Exercise goal
Write out, word for word, every line from the one containing "Is short dark" through the last line of the records below, both ends included.

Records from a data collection
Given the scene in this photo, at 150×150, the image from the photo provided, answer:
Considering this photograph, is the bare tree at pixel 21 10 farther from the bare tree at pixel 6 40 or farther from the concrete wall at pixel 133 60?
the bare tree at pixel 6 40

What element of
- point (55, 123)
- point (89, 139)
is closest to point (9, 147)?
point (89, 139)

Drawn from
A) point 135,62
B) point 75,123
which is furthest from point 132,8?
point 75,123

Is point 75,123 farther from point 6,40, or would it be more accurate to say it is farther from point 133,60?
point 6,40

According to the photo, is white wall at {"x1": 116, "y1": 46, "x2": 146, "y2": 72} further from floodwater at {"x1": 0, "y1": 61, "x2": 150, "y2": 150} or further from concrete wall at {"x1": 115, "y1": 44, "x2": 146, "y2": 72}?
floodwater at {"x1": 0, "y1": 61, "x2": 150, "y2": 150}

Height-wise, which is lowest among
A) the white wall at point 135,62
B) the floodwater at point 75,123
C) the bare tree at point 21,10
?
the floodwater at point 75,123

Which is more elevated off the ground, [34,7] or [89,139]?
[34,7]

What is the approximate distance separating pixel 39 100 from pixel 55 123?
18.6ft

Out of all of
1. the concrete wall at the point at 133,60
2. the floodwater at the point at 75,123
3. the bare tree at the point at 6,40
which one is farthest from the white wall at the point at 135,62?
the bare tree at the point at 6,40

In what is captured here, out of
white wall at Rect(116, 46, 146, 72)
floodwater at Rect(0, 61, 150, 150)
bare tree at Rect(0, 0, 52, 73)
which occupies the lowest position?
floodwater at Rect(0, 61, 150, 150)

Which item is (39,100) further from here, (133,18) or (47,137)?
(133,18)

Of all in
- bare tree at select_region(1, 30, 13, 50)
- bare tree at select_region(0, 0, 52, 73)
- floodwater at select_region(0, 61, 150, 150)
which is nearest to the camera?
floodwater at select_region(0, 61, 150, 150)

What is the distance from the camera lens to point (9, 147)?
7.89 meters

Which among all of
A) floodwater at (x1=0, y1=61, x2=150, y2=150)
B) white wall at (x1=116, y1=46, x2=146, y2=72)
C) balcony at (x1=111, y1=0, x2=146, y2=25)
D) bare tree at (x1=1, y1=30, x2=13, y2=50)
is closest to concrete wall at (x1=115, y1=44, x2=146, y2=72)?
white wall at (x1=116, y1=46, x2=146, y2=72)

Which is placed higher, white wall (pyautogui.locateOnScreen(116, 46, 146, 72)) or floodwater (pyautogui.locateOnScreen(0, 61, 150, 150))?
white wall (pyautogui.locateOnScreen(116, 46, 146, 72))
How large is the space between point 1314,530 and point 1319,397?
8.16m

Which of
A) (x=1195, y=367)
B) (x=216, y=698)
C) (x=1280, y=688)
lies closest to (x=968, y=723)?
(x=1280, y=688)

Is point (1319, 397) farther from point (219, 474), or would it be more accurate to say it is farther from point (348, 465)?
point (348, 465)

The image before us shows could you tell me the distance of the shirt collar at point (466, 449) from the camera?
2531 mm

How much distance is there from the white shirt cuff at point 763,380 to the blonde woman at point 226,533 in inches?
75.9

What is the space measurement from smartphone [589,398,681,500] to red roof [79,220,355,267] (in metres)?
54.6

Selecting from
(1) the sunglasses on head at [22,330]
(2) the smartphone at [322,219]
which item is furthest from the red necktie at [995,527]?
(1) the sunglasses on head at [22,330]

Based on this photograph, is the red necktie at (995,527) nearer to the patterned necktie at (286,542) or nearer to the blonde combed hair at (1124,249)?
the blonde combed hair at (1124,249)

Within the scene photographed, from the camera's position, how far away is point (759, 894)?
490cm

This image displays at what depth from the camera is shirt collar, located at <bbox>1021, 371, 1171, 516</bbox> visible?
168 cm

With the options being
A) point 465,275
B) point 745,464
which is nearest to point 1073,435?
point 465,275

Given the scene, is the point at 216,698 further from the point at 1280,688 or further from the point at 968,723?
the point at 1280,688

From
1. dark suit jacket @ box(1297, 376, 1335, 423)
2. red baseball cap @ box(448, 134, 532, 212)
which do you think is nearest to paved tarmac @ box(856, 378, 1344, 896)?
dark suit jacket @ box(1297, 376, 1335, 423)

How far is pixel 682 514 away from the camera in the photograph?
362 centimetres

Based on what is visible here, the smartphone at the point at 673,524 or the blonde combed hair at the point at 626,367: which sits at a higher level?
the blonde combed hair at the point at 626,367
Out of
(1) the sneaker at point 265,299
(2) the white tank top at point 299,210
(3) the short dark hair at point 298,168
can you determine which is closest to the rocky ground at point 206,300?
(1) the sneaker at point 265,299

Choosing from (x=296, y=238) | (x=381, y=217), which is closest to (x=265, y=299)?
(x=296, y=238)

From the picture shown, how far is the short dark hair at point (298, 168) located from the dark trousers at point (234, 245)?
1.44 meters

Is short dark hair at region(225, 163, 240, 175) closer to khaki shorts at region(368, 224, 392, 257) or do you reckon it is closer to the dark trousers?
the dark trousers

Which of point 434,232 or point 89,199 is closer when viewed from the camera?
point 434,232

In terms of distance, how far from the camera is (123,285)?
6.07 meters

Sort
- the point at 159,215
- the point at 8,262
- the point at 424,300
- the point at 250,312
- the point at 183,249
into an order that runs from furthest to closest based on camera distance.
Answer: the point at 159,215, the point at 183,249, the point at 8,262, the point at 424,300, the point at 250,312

Task solution
Is short dark hair at region(225, 163, 240, 175) closer to khaki shorts at region(368, 224, 392, 257) or do you reckon it is closer to the dark trousers?
the dark trousers

Which of point 434,232 or point 89,199 is closer when viewed from the camera?
point 434,232

In terms of distance, how far from the camera is (123,285)?
6.07 meters

Sort
- the point at 159,215
- the point at 8,262
- the point at 424,300
- the point at 250,312
- the point at 183,249
into an order that runs from furthest to closest based on camera distance.
Answer: the point at 159,215, the point at 183,249, the point at 8,262, the point at 424,300, the point at 250,312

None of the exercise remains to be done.